AltaVista photo search capability...

John

A Closer Look

Get the Picture?

A picture is worth a thousand words. Being able to locate one picture out
of millions on the Internet may be even more valuable.

Search engines on the Web are the definitive source when you need a
computer to scour through millions of documents. They deploy robot
programs to pour over the text in a document to pluck out particular
words or phrases that meet your requests. But sending a robot program to
dig through photos is a bit trickier.

Earlier this month, though, Compaq Computer Corp.'s AltaVista search
engine added a feature that lets you do just that. The feature, called AV
Photo Finder (image.altavista.com/cgi-bin/avncgi), allows you to search
over 11 million distinct images from the Web.

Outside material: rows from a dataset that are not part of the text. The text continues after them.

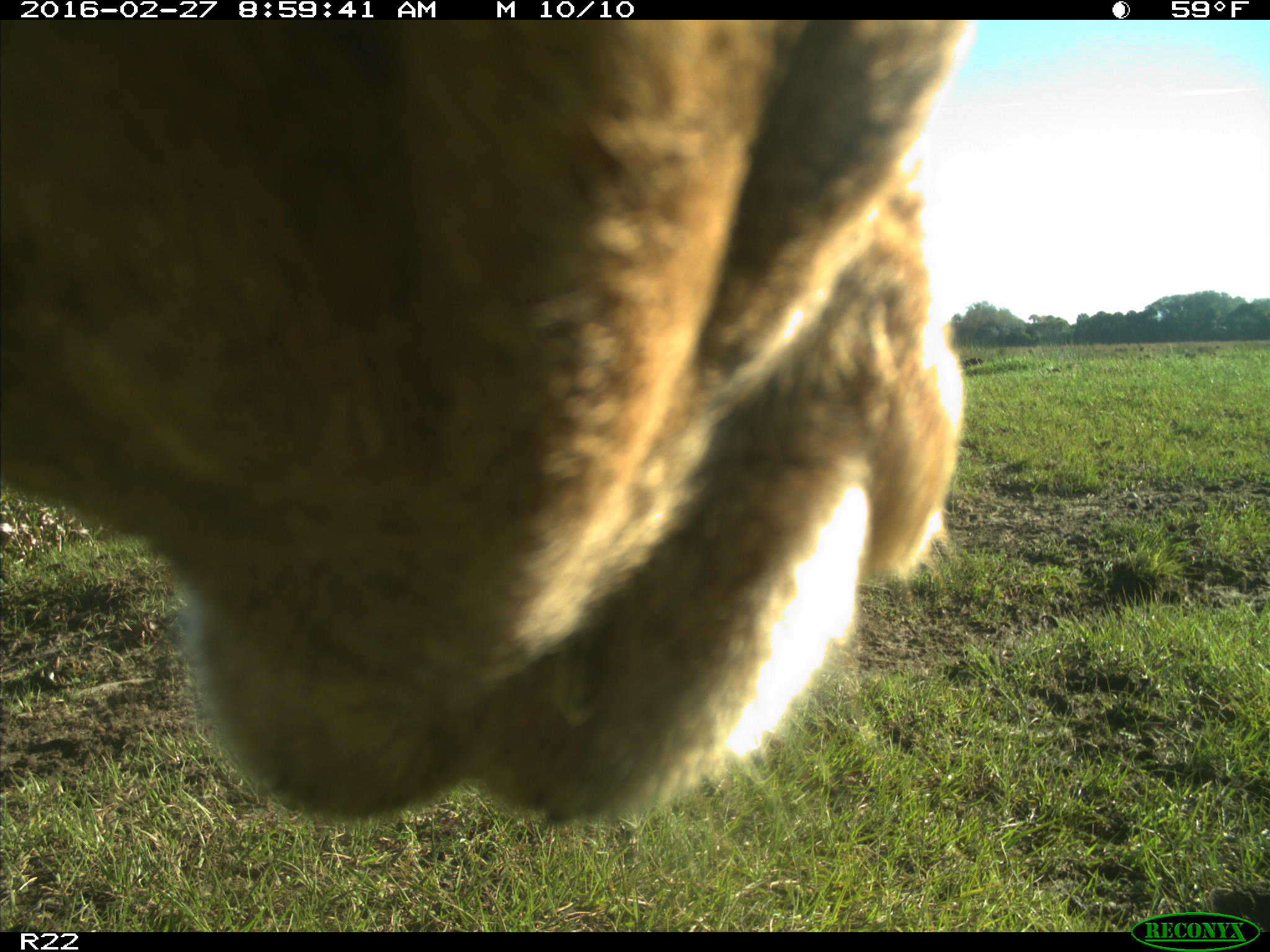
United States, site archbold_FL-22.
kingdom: Animalia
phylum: Chordata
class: Mammalia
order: Artiodactyla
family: Bovidae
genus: Bos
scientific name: Bos taurus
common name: domestic cow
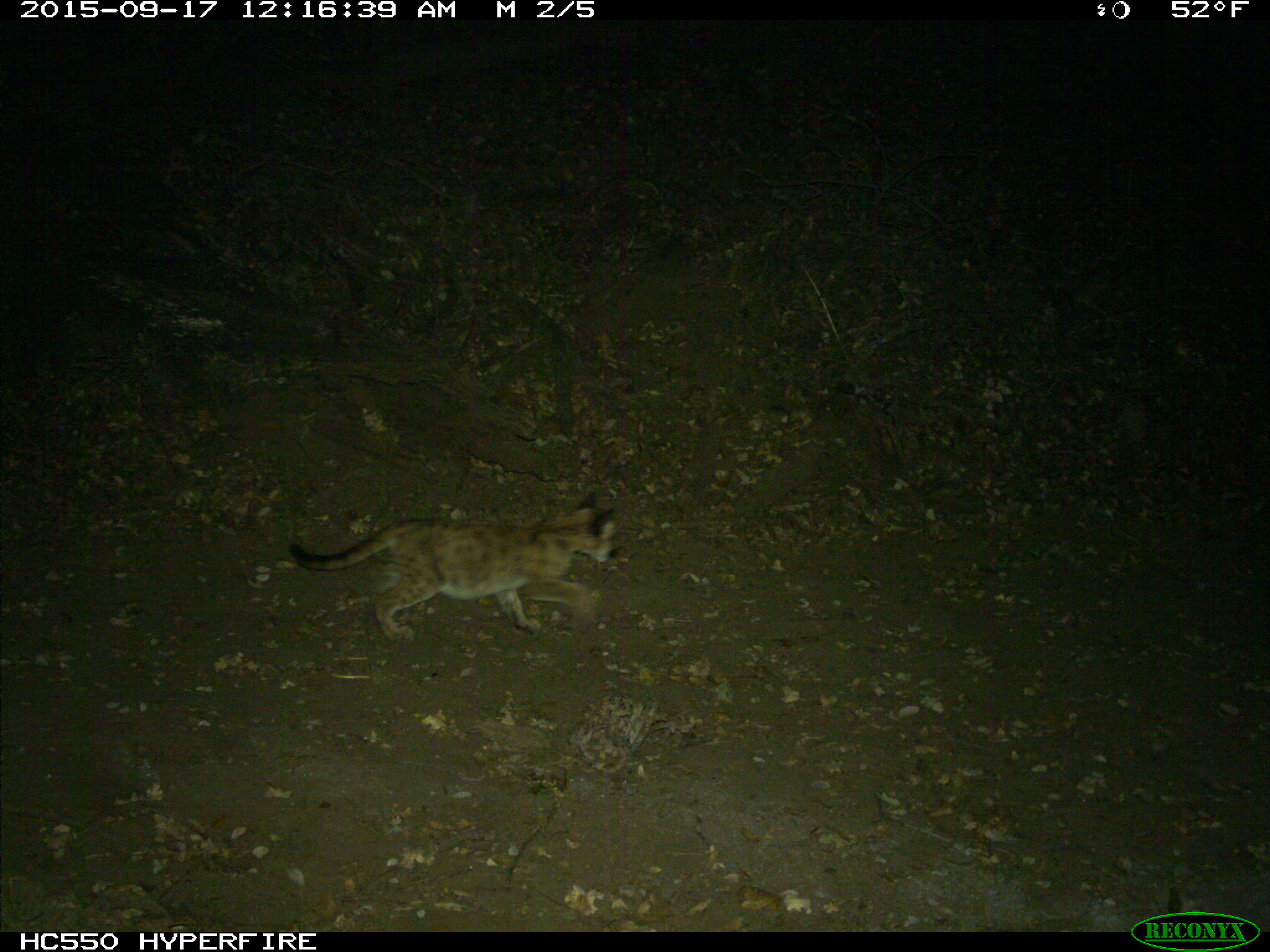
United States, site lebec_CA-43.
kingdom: Animalia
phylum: Chordata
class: Mammalia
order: Carnivora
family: Felidae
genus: Puma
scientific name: Puma concolor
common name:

It works just like a traditional search engine: You type a word or phrase in
a box and wait for the results. It's amazingly speedy: Type in "space
shuttle" and it instantly offers 14,546 pictures. The pictures are displayed in
small boxes, 12 at a time, and you can click on any of them to enlarge the
photo.

The photo search, developed with help from Virage Inc., San Mateo,
Calif., is even smarter than a traditional search engine. The robot program
searches for images on Web pages, and then reads the text surrounding
these images to try to determine the context.

Part of the accuracy is due to a partnership with Corbis Corp., a
digital-image company owned by Microsoft Corp. Chairman Bill Gates.
AltaVista's search often begins with the 500,000 images in the Corbis
collection, which are cataloged into precise categories. This means you are
likely to get several screens full of Corbis pictures before you see those
from 11 million other images on the Web at large.

One quirky feature: the "visually similar" option, which analyzes the visual
characteristics of a photo and looks for similar images. Computers, though,
don't always see things as humans do. Ask for photos similar to a close-up
shot of a glamorous, smiling Marilyn Monroe, for example, and you get a
shot of a Howdy Doody album cover. Go figure.